- Aim of the task
Put every line of the records below into a Markdown table with two columns, Row and Line. Give each line its own numbered row and leave out the blank lines.

[Records of scene-based questions]
━━━━━━━━━━━━━━━━

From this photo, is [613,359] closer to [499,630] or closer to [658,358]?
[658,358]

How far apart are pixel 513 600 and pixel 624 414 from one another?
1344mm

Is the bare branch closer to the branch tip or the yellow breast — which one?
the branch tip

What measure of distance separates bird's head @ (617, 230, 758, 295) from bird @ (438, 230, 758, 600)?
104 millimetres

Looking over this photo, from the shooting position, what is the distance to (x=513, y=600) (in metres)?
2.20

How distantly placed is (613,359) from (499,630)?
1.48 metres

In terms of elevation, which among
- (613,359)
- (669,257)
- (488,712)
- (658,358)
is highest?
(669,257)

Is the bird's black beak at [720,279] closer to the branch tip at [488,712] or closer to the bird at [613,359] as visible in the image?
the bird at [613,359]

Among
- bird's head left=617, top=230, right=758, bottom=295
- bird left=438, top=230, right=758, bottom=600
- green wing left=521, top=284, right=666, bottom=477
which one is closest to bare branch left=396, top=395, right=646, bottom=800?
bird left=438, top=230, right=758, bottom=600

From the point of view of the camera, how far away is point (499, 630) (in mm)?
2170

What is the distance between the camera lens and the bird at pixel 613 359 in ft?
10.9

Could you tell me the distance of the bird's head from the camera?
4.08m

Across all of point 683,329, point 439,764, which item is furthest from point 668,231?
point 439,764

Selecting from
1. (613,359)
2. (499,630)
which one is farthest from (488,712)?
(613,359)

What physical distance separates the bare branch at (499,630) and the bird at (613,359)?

━━━━━━━━━━━━━━━━

- Task answer
| Row | Line |
|---|---|
| 1 | From this photo, is [613,359] closer to [499,630] or closer to [658,358]? |
| 2 | [658,358] |
| 3 | How far apart are pixel 513 600 and pixel 624 414 from one another? |
| 4 | 1344mm |
| 5 | Is the bare branch closer to the branch tip or the yellow breast — which one? |
| 6 | the branch tip |
| 7 | What measure of distance separates bird's head @ (617, 230, 758, 295) from bird @ (438, 230, 758, 600)? |
| 8 | 104 millimetres |
| 9 | Looking over this photo, from the shooting position, what is the distance to (x=513, y=600) (in metres)? |
| 10 | 2.20 |
| 11 | How distantly placed is (613,359) from (499,630)? |
| 12 | 1.48 metres |
| 13 | In terms of elevation, which among |
| 14 | - (613,359) |
| 15 | - (669,257) |
| 16 | - (488,712) |
| 17 | - (658,358) |
| 18 | is highest? |
| 19 | (669,257) |
| 20 | Is the bird's black beak at [720,279] closer to the branch tip at [488,712] or closer to the bird at [613,359] as visible in the image? |
| 21 | the bird at [613,359] |
| 22 | Among |
| 23 | - bird's head left=617, top=230, right=758, bottom=295 |
| 24 | - bird left=438, top=230, right=758, bottom=600 |
| 25 | - green wing left=521, top=284, right=666, bottom=477 |
| 26 | which one is closest to bare branch left=396, top=395, right=646, bottom=800? |
| 27 | bird left=438, top=230, right=758, bottom=600 |
| 28 | From the point of view of the camera, how far away is point (499, 630) (in mm)? |
| 29 | 2170 |
| 30 | What is the distance between the camera lens and the bird at pixel 613 359 in ft? |
| 31 | 10.9 |
| 32 | Could you tell me the distance of the bird's head from the camera? |
| 33 | 4.08m |
| 34 | Across all of point 683,329, point 439,764, which item is furthest from point 668,231? |
| 35 | point 439,764 |
| 36 | Selecting from |
| 37 | 1. (613,359) |
| 38 | 2. (499,630) |
| 39 | which one is farthest from (488,712)? |
| 40 | (613,359) |
| 41 | What physical distance separates the bare branch at (499,630) and the bird at (613,359)? |